The data Block Start

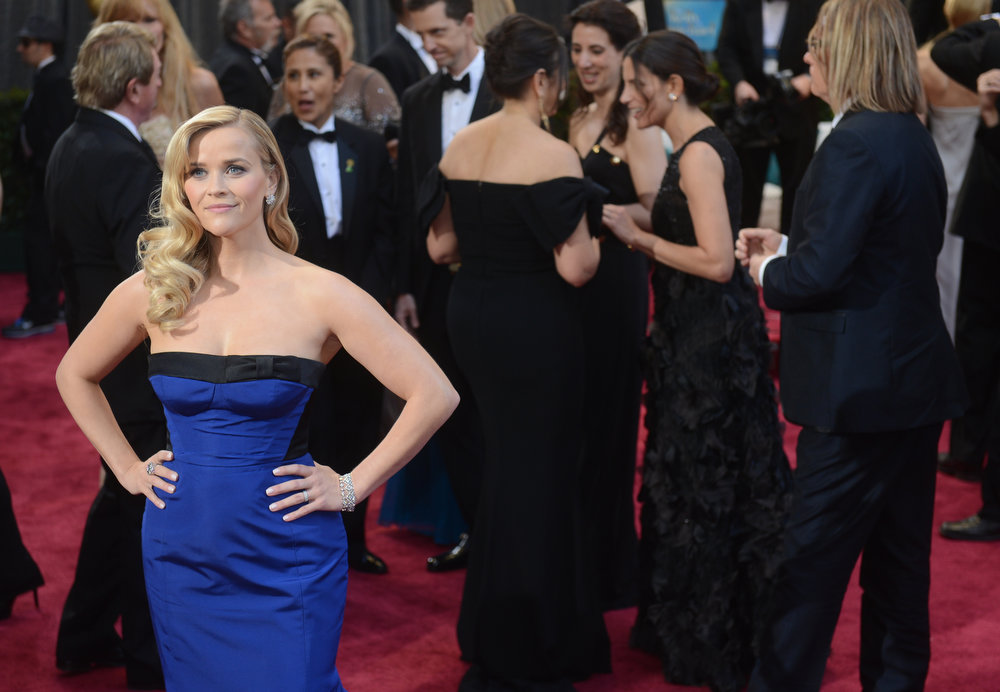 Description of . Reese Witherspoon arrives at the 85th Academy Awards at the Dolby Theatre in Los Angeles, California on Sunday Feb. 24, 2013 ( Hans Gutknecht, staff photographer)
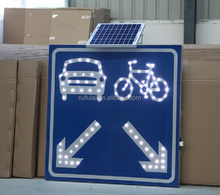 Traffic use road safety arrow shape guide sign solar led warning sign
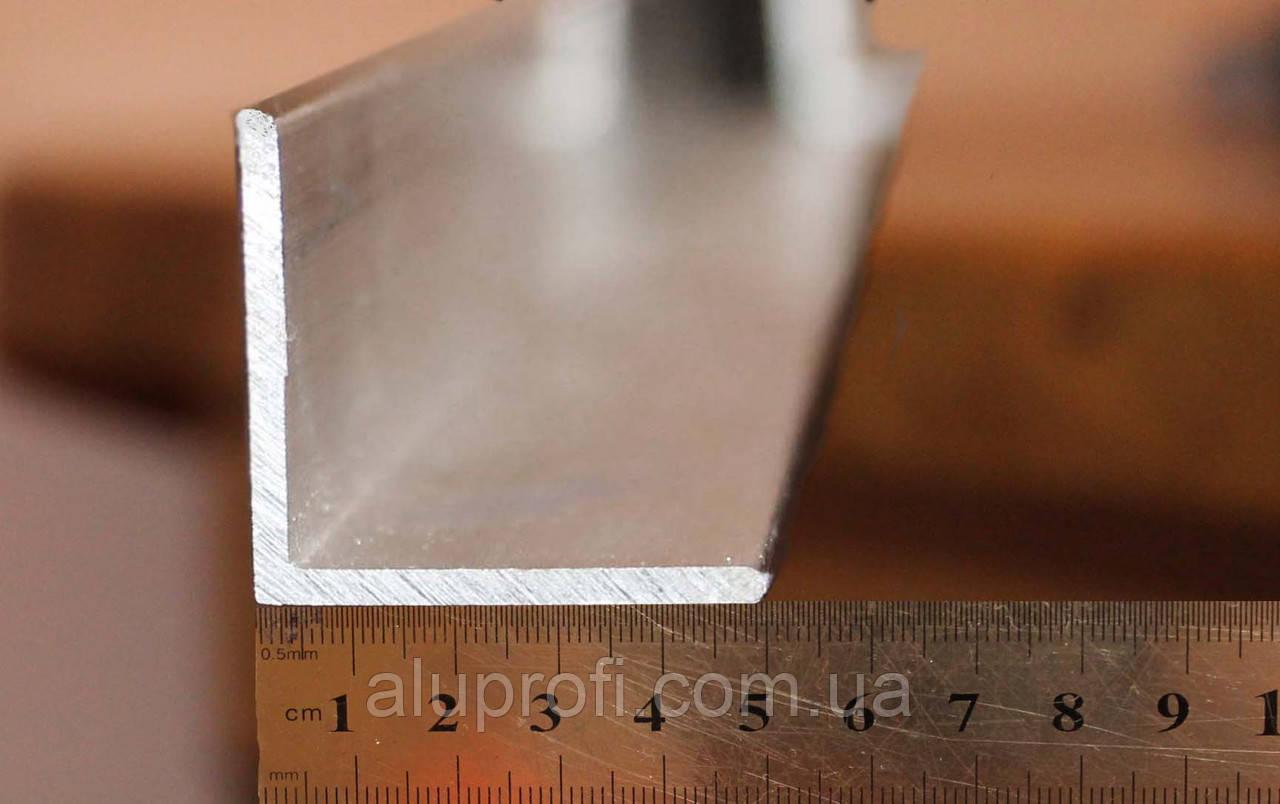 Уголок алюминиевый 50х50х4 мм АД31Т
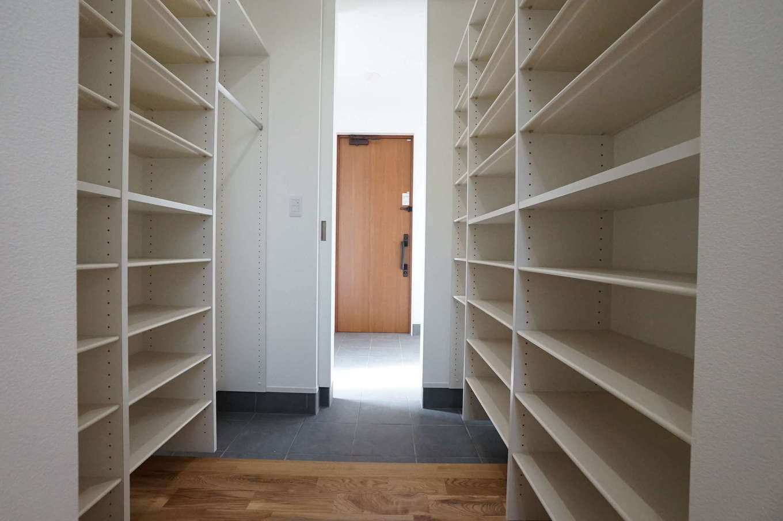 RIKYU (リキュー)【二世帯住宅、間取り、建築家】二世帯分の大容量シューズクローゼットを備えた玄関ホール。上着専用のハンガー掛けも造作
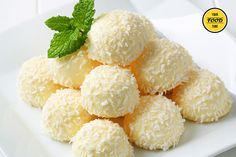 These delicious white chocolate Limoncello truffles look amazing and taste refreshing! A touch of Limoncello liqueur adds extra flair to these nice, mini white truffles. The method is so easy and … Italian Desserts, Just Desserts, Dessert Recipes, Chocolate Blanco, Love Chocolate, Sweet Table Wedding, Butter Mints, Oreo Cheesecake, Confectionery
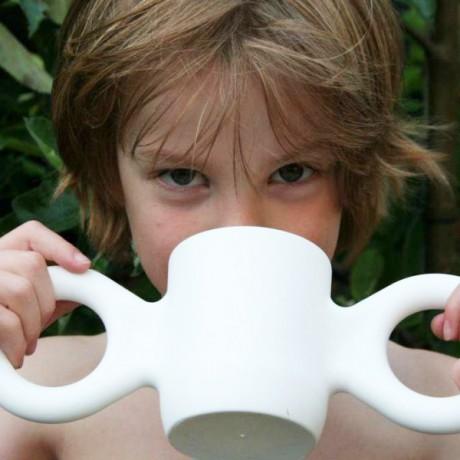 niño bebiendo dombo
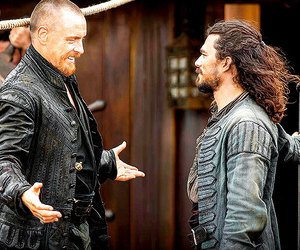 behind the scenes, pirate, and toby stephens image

The data Block End

Task directions:
Copy the line showing "Traffic use road" exactly, along with each line after it through the end of the material above. Pictures stay out.

Task output:
 Traffic use road safety arrow shape guide sign solar led warning sign
 Уголок алюминиевый 50х50х4 мм АД31Т
 RIKYU (リキュー)【二世帯住宅、間取り、建築家】二世帯分の大容量シューズクローゼットを備えた玄関ホール。上着専用のハンガー掛けも造作
 These delicious white chocolate Limoncello truffles look amazing and taste refreshing! A touch of Limoncello liqueur adds extra flair to these nice, mini white truffles. The method is so easy and … Italian Desserts, Just Desserts, Dessert Recipes, Chocolate Blanco, Love Chocolate, Sweet Table Wedding, Butter Mints, Oreo Cheesecake, Confectionery
 niño bebiendo dombo
 behind the scenes, pirate, and toby stephens image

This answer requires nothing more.